As I declared after my Overindulgence part 1 and part 2 posts, I have decided to attempt to dial back things in the shenanigans department for a minute. And I have. And I am bored. Being good is boring. And boring sucks!
It has not been without merit however. By clearing out the distractions and noise that comes with running in chaos most the time, I have realized a few things that I think are worth sharing.
First, I realize that I had become somewhat addicted to the blatant sexual attention that I had been getting from my various guys wanting to be in my rotation. It's not even so much about wanting or needing to be with someone as just knowing that I have the option to if and when I so choose. Basically, I'm spoiled and a tad insecure so knowing that I have options makes me feel better.
I have basically dropped communication with all of them except Secret Agent Man who actually has potential to be something besides recreation, The Man, who is more of a friend than someone I date now, and T, who is still a friend despite our "had to be done" question answering hook up.
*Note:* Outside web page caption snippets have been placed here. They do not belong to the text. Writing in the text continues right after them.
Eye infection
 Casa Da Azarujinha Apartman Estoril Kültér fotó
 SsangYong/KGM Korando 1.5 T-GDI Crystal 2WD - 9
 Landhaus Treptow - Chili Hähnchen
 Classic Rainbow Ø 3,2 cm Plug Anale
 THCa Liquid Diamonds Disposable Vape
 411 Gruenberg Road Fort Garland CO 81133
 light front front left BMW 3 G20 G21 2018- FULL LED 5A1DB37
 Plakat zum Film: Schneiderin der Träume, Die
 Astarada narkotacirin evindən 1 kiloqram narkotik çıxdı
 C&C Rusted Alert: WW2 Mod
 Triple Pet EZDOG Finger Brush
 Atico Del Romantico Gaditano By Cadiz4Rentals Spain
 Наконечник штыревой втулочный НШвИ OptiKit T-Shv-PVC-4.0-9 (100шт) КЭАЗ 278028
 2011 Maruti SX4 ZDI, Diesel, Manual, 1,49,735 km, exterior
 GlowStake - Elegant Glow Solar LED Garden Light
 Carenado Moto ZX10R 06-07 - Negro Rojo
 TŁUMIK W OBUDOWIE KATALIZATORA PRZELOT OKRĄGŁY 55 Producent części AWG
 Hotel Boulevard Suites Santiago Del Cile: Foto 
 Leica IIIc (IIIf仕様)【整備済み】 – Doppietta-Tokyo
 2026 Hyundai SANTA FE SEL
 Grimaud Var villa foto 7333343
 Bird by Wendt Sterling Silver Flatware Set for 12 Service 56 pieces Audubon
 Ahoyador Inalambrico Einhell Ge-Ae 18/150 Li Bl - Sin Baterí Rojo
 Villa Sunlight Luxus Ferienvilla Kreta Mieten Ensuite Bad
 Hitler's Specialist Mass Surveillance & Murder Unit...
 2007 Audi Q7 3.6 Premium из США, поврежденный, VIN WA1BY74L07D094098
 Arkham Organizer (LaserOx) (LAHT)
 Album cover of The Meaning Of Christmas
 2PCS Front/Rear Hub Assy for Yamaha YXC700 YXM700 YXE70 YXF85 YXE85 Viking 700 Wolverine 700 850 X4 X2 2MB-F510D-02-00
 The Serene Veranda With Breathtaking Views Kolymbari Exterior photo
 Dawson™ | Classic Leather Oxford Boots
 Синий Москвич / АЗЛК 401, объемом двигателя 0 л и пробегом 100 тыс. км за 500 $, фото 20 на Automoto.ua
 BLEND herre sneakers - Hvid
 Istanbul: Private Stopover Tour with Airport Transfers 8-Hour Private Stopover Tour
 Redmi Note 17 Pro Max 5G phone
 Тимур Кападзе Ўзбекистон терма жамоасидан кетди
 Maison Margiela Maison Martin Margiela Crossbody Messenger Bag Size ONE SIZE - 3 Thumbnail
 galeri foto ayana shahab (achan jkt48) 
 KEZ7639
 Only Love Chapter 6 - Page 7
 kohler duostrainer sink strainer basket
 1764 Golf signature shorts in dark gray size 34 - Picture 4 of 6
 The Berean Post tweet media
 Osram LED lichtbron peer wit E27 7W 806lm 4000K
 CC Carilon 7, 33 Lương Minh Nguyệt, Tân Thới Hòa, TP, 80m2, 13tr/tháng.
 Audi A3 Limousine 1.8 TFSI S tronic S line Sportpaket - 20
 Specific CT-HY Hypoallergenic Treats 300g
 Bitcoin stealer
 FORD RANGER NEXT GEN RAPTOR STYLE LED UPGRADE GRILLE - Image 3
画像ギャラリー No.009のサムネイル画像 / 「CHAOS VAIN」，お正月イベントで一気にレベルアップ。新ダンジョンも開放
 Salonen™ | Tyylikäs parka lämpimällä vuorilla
And I am OK with this. I'm not looking for anything else from anyone else at this point. But, if I am really honest, I miss the excitement of looking for something new, feeling out someone, what they want, what they like, etc. I had gotten really good at that part and to take myself out of the game like this has me feeling a bit bored.
I'm hoping that feeling of "I'm missing something fun" passes soon, and I am sure it will as I find a deeper and more meaningful relationship with someone. If I can even still do that. I have my doubts at this point. I am really good at being detached.
So there you have it kids, my moment of reflection for the day. Hopefully I'm not boring the shit out of you with my lack of shenanigans but if I am? Oh well, too bad!